En un acontecimiento sin precedentes para el sector agropecuario del país, María Eugenia Rojano Valdés, quien encabeza la Secretaría del Campo del Gobierno del Estado de México, fue designada por unanimidad como la primera mujer en presidir el Consejo Directivo de la Asociación Mexicana de Secretarios de Desarrollo Agropecuario (AMSDA) para el ciclo 2026-2028.

El nombramiento contó con el respaldo de la titular federal de Agricultura, Columba Jazmín López Gutiérrez, y tiene como objetivo principal articular una agenda enfocada en la soberanía alimentaria y el desarrollo rural sustentable, en sintonía con las directrices de la administración federal de la presidenta Claudia Sheinbaum. Entre los puntos nodales de esta nueva etapa figuran la consolidación operativa del Servicio Nacional de Sanidad e Inocuidad Alimentaria (Senasica) y la participación estratégica en el cónclave trilateral de ministros de agricultura de México, Estados Unidos y Canadá, con sede en Alberta.

Sin embargo, desde una óptica analítica, el reto fundamental de este periodo directivo va más allá de la relevancia simbólica que representa el primer liderazgo femenino al frente del organismo o la firma de acuerdos diplomáticos multilaterales. La verdadera prueba de fuego institucional consistirá en garantizar que dicha coordinación entre los gobiernos estatales y federal se traduzca de manera efectiva en esquemas y políticas públicas tangibles.

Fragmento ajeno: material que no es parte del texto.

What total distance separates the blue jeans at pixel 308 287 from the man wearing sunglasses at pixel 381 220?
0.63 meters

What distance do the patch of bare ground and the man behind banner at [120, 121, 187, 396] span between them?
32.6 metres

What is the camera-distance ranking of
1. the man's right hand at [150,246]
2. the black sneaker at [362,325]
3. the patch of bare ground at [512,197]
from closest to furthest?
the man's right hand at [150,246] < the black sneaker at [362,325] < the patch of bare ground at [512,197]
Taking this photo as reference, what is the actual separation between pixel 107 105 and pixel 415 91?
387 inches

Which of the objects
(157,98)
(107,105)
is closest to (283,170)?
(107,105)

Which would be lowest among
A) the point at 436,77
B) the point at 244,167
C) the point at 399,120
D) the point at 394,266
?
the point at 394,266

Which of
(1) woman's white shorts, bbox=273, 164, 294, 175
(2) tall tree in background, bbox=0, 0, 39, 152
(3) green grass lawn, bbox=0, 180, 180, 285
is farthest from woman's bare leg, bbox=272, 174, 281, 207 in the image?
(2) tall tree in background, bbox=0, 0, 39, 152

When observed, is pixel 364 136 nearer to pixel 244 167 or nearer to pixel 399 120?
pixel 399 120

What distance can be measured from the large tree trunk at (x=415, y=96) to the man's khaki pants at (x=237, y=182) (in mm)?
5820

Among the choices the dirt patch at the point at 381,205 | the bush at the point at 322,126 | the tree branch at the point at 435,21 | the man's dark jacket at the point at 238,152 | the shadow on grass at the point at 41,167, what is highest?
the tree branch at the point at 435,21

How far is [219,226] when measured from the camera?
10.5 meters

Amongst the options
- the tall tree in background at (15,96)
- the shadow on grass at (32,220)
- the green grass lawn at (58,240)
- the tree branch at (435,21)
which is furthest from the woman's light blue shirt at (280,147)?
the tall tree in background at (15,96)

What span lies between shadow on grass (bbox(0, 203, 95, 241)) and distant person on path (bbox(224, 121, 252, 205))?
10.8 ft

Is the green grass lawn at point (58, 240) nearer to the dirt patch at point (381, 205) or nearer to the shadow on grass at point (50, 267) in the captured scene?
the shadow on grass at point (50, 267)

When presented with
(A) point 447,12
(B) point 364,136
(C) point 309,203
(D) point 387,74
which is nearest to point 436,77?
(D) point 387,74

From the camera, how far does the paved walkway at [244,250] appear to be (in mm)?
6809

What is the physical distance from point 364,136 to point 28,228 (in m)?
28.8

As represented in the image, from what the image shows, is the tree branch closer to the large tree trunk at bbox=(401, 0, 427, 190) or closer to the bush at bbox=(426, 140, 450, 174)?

Estos mecanismos deberán incidir de forma directa en las condiciones de vida de los pequeños productores agrícolas y ganaderos, sectores que tradicionalmente enfrentan desafíos estructurales como el rezagado acceso al crédito formal, la creciente vulnerabilidad ante los fenómenos climáticos y la persistente brecha de comercialización frente a los intermediarios, evitando así que los discursos en torno a la soberanía alimentaria queden confinados a los foros de carácter internacional.